• Au Tribunal Administratif de Rouen pour soutenir une famille arménienne

    Jeudi matin, il fait beau et froid, un vrai temps de letton, me dis-je en songeant à celle que je ne reverrai que le vingt et un mars pour la raison qu’elle prend l’avion ce midi à destination de Riga avec toute sa classe et ses professeur(e)s. Je fais un tour au marché des Emmurées, rive gauche, d’où je reviens sans aucun livre. J’évite d’emprunter le tunnel installé devant le Palais des Congrès que je trouve trop proche de la machine à dévorer le béton. Je sens l’accident possible, pas envie de finir sous les ruines. J’emprunte l’autre tunnel, plus sûr, la Cathédrale, entrant par la porte principale, sortant par la latérale.

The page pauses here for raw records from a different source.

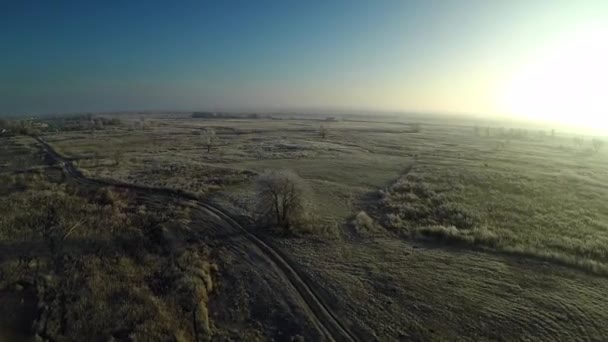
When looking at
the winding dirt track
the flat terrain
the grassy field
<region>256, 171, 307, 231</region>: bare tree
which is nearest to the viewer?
the winding dirt track

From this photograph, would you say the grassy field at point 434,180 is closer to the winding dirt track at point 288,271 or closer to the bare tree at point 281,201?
the winding dirt track at point 288,271

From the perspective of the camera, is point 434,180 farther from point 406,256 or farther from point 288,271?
point 288,271

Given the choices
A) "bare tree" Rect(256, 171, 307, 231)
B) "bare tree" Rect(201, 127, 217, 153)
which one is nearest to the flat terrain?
"bare tree" Rect(256, 171, 307, 231)

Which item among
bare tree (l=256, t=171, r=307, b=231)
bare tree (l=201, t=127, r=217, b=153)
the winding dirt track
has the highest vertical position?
bare tree (l=201, t=127, r=217, b=153)

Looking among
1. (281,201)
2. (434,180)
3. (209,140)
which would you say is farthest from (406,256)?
(209,140)

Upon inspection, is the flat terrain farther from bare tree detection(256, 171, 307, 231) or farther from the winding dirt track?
bare tree detection(256, 171, 307, 231)

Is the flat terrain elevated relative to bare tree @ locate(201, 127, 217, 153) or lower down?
lower down
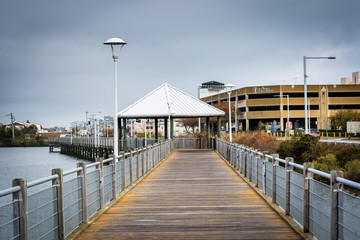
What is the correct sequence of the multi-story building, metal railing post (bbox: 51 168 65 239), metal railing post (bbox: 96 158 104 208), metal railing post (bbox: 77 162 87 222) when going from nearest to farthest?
metal railing post (bbox: 51 168 65 239) < metal railing post (bbox: 77 162 87 222) < metal railing post (bbox: 96 158 104 208) < the multi-story building

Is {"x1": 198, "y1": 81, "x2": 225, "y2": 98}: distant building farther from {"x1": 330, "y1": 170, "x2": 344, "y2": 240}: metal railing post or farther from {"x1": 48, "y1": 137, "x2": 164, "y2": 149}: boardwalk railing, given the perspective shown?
{"x1": 330, "y1": 170, "x2": 344, "y2": 240}: metal railing post

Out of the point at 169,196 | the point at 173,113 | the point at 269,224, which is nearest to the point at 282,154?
the point at 173,113

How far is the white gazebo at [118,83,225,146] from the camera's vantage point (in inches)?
1610

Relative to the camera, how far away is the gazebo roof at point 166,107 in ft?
134

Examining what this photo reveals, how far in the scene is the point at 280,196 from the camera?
31.6 feet

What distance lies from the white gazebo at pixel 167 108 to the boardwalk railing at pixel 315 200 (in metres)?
29.4

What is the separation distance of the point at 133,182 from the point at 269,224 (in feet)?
24.0

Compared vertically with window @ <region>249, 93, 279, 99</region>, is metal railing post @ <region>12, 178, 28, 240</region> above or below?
below

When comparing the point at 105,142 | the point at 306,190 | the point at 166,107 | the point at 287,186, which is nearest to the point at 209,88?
the point at 105,142

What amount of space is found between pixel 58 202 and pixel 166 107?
35.9 meters

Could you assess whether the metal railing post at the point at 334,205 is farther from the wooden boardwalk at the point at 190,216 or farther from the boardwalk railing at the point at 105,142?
the boardwalk railing at the point at 105,142

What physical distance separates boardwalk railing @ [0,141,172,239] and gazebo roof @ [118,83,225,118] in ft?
95.1

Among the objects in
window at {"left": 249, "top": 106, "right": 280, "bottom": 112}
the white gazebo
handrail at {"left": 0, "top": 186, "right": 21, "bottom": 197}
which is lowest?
handrail at {"left": 0, "top": 186, "right": 21, "bottom": 197}

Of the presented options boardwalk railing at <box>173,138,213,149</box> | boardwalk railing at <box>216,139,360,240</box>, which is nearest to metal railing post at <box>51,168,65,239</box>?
boardwalk railing at <box>216,139,360,240</box>
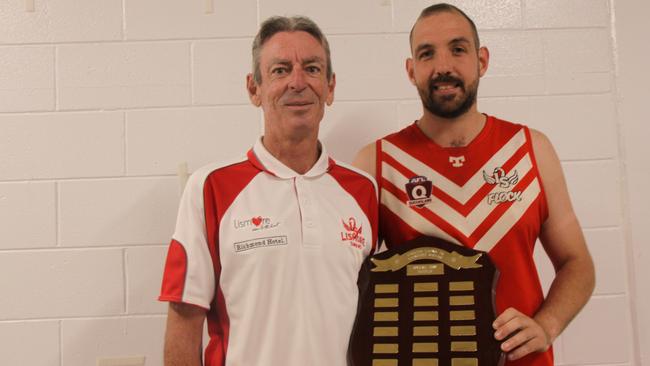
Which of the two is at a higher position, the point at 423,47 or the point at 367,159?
the point at 423,47

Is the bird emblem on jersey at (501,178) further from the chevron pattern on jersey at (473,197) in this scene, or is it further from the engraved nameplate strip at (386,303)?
the engraved nameplate strip at (386,303)

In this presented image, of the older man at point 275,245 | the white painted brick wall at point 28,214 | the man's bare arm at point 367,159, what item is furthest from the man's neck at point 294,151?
the white painted brick wall at point 28,214

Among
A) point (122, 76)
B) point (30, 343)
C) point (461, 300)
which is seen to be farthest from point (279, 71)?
point (30, 343)

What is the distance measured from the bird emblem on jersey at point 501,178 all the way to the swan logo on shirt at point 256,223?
580 mm

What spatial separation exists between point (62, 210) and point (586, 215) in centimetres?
150

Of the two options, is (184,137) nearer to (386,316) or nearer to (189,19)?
(189,19)

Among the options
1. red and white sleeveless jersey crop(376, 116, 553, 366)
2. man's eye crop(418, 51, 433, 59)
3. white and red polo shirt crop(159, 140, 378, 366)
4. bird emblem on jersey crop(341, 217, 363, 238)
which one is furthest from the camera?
man's eye crop(418, 51, 433, 59)

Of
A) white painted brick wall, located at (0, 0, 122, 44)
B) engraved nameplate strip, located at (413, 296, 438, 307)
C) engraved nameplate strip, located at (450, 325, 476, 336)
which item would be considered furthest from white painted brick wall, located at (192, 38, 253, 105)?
engraved nameplate strip, located at (450, 325, 476, 336)

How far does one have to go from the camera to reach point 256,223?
142 centimetres

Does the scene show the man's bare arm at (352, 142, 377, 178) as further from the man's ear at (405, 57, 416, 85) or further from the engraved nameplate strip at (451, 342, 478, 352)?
the engraved nameplate strip at (451, 342, 478, 352)

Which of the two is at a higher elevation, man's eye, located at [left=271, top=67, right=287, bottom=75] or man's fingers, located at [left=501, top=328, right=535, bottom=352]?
man's eye, located at [left=271, top=67, right=287, bottom=75]

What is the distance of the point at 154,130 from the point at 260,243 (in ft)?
2.01

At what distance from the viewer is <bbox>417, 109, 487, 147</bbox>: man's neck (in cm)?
167

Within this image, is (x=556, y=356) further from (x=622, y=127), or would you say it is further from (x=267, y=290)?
(x=267, y=290)
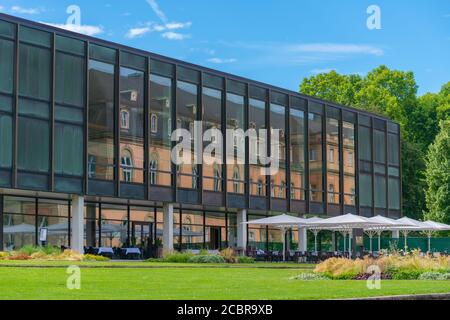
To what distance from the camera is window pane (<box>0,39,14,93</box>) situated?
41.0 m

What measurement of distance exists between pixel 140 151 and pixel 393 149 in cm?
2724

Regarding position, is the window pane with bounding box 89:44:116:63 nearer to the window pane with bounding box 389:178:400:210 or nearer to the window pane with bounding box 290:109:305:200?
the window pane with bounding box 290:109:305:200

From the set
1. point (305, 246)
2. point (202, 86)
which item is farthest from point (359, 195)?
point (202, 86)

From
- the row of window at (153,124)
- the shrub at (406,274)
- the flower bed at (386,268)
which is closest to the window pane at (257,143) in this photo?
the row of window at (153,124)

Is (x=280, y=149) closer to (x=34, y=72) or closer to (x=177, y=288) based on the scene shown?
(x=34, y=72)

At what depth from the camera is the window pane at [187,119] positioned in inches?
1993

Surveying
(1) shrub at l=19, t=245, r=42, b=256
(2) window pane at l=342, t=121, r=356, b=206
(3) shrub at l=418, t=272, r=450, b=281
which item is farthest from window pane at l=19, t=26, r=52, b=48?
(2) window pane at l=342, t=121, r=356, b=206

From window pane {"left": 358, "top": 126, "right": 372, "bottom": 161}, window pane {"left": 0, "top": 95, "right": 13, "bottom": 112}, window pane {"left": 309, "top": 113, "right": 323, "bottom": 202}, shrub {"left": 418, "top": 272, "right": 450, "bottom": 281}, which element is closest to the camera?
shrub {"left": 418, "top": 272, "right": 450, "bottom": 281}

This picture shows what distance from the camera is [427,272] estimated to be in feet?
89.1

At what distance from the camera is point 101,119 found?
1813 inches

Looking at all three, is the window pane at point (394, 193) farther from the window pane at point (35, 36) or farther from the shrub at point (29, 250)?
the shrub at point (29, 250)

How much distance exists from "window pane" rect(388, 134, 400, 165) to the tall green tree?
496cm

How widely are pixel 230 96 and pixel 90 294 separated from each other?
37.4 metres
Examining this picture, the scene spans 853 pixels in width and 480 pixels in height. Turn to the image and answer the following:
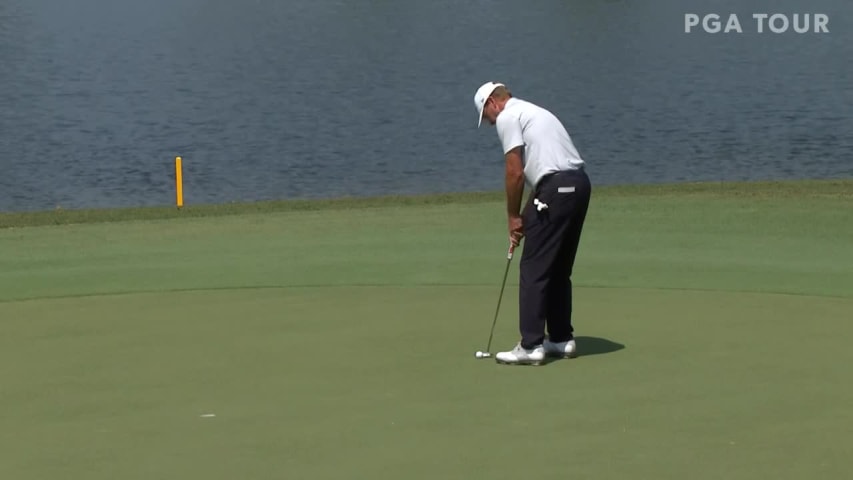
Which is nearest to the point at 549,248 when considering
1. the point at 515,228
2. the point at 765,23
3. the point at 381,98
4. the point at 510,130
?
the point at 515,228

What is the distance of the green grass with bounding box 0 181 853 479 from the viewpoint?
8336 mm

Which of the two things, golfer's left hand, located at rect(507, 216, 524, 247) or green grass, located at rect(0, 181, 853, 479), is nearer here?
green grass, located at rect(0, 181, 853, 479)

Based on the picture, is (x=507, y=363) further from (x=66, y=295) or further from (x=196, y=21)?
(x=196, y=21)

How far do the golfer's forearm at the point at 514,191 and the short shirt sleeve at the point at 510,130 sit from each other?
0.19 metres

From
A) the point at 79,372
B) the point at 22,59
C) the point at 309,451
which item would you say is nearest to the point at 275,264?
the point at 79,372

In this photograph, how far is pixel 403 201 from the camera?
24062mm

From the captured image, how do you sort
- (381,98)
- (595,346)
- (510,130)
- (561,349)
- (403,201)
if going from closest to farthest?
(510,130), (561,349), (595,346), (403,201), (381,98)

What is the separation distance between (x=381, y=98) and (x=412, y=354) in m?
40.5

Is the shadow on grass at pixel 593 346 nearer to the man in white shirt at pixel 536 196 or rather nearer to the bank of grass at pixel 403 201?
the man in white shirt at pixel 536 196

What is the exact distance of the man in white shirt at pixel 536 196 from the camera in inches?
414

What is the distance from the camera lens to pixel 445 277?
571 inches

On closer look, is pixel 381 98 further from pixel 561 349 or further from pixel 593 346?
pixel 561 349

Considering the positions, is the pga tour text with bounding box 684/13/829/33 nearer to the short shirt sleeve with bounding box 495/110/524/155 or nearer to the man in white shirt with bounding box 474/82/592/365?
the man in white shirt with bounding box 474/82/592/365

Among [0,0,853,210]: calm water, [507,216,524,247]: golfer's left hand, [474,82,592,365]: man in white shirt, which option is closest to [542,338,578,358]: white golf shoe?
[474,82,592,365]: man in white shirt
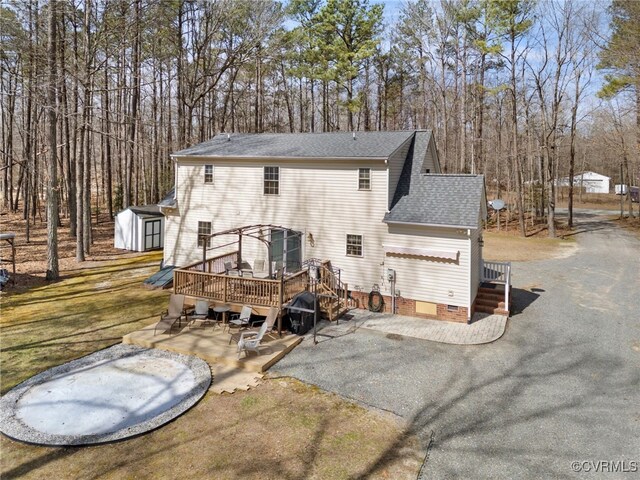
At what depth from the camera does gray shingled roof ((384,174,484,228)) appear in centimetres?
1334

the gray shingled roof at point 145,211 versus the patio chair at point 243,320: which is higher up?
the gray shingled roof at point 145,211

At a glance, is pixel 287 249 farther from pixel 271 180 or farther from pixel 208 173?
pixel 208 173

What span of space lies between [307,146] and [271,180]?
2.03 metres

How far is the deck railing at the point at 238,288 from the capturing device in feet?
39.4

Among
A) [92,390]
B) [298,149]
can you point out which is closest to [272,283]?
[92,390]

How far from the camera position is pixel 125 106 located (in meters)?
35.7

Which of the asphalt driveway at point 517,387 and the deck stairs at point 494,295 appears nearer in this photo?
the asphalt driveway at point 517,387

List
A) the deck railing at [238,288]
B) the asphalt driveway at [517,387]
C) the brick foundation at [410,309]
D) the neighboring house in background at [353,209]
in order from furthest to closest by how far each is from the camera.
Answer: the neighboring house in background at [353,209], the brick foundation at [410,309], the deck railing at [238,288], the asphalt driveway at [517,387]

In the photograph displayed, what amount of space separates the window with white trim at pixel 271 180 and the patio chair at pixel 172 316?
5.70 m

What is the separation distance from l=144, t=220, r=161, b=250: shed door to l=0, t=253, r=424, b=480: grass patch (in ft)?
42.9

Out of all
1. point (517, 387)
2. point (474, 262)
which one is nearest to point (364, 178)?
point (474, 262)

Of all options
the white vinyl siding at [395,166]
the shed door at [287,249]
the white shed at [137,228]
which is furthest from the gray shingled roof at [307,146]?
the white shed at [137,228]

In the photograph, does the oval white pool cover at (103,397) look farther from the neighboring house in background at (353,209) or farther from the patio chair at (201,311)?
the neighboring house in background at (353,209)

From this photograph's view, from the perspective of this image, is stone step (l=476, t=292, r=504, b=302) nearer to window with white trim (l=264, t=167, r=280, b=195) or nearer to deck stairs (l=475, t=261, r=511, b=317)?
deck stairs (l=475, t=261, r=511, b=317)
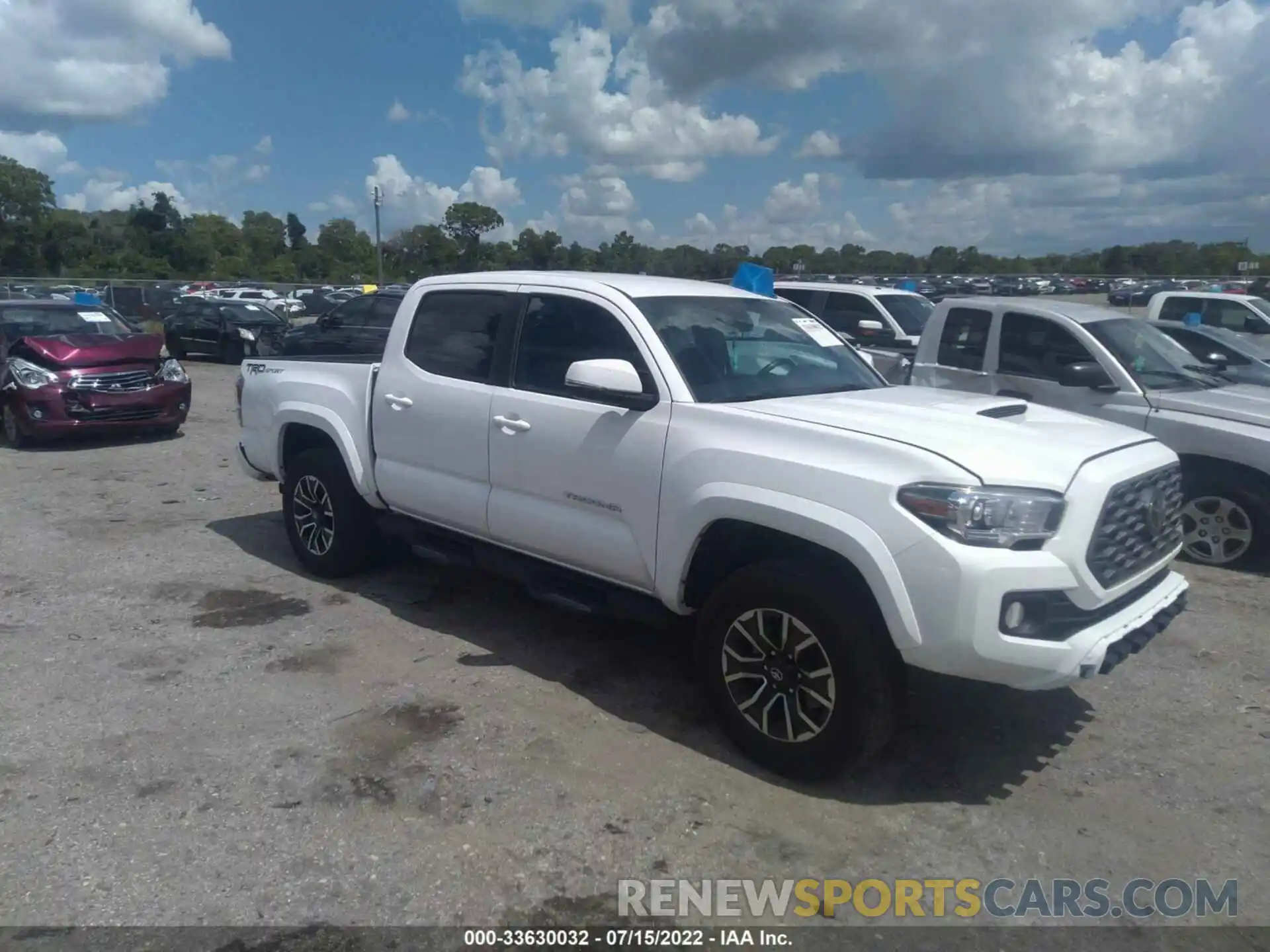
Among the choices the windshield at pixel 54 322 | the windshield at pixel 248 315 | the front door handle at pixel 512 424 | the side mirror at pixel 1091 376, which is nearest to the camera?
the front door handle at pixel 512 424

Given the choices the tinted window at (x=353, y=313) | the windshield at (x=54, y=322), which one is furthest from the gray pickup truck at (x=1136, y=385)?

De retour chez moi, j’envoie un message à mon amoureuse, lui souhaite un bon voyage. Je ressors, passe par Le Rêve de l’Escalier, où aucun livre ne m’attend, et dirige mes pas (comme on dit) vers le Tribunal Administratif où, à onze heures, est convoquée une famille arménienne (les parents, deux filles majeures) de Maromme à qui la Préfecture de Rouen a envoyé une Obligation de Quitter le Territoire Français (une troisième fille mineure n’est pas concernée).

    L’huissier me dit qu’il y a du retard. Je vais prendre un café en face, reviens et trouve là une des filles en compagnie d’un étudiant en photographie de ma connaissance (il effectue un travail sur cette famille sans papiers). Arrivent les membres du Réseau Education Sans Frontières, d’Amnesty International, de la Ligue des Droits de l’Homme, de la Cimade, d’Artisans du Monde et des professeur(e)s de la plus jeune des deux filles majeures.

    Une très longue attente commence.

    Un peu avant midi et demi, nous nous levons à l’entrée des juges. La Présidente indique au jeune homme qu’il n’a pas le droit de faire des photos. Il le sait bien.

    Maître Madeline, du cabinet Eden, avec sa fougue habituelle, plaide le dossier des quatre indésiré(e)s. Elle insiste sur le fort soutien que reçoit cette famille, sur la pétition de plus de mille signatures, le parrainage du maire de Maromme, les lettres d’enseignant(e)s, la présence des associations dans la salle. Elle passe ensuite au fond, ne niant pas la difficulté du dossier : la famille n’est en France que depuis deux ans. Elle demande au Tribunal de tenir compte de sa tragique histoire : le frère du père assassiné en Arménie pour ses opinions politiques, le père accusant la police, sa maison brûlée en représailles, la fuite de toute la famille en Géorgie (les parents, les trois filles et un garçon de quinze ans qui y disparaît, sans doute enlevé), la fuite en Russie où ils sont à nouveau persécutés (l’aînée a une phalange coupée par une bande de skins), une nouvelle fuite à l’aide de passeurs qui les abandonnent un jour à Rouen (ils découvrent alors qu’ils sont en France). Pendant ces cinq années d’errance, les deux filles aînées (et la benjamine absente) ne sont pas allées à l’école. Elles ont appris le français en deux ans à Rouen et le parlent parfaitement.

    Pour la première fois depuis que je fréquente le Tribunal Administratif de Rouen, la Préfecture est présente en la personne de sa chef du service d’immigration. Elle s’emploie à démontrer que le Préfet a bien fait de délivrer ses quatre Obligations de Quitter le Territoire Français, parlant de la nécessité de défendre le « bien-être économique du pays » (jolie formule), et demandant au Tribunal de ne pas accorder de « titre de secours…. euh, séjour » (joli lapsus).

    C’est au tour de Madame le Rapporteur Public. Elle cite longuement moult jurisprudences et conclut au rejet des recours des quatre indésiré(e)s. Ce n’est qu’un avis. Le Tribunal jugera dans quelques semaines.

    Nous nous retrouvons dans l’antichambre pour faire le point. Il est treize heures trente quand chacun(e) rentre chez soi.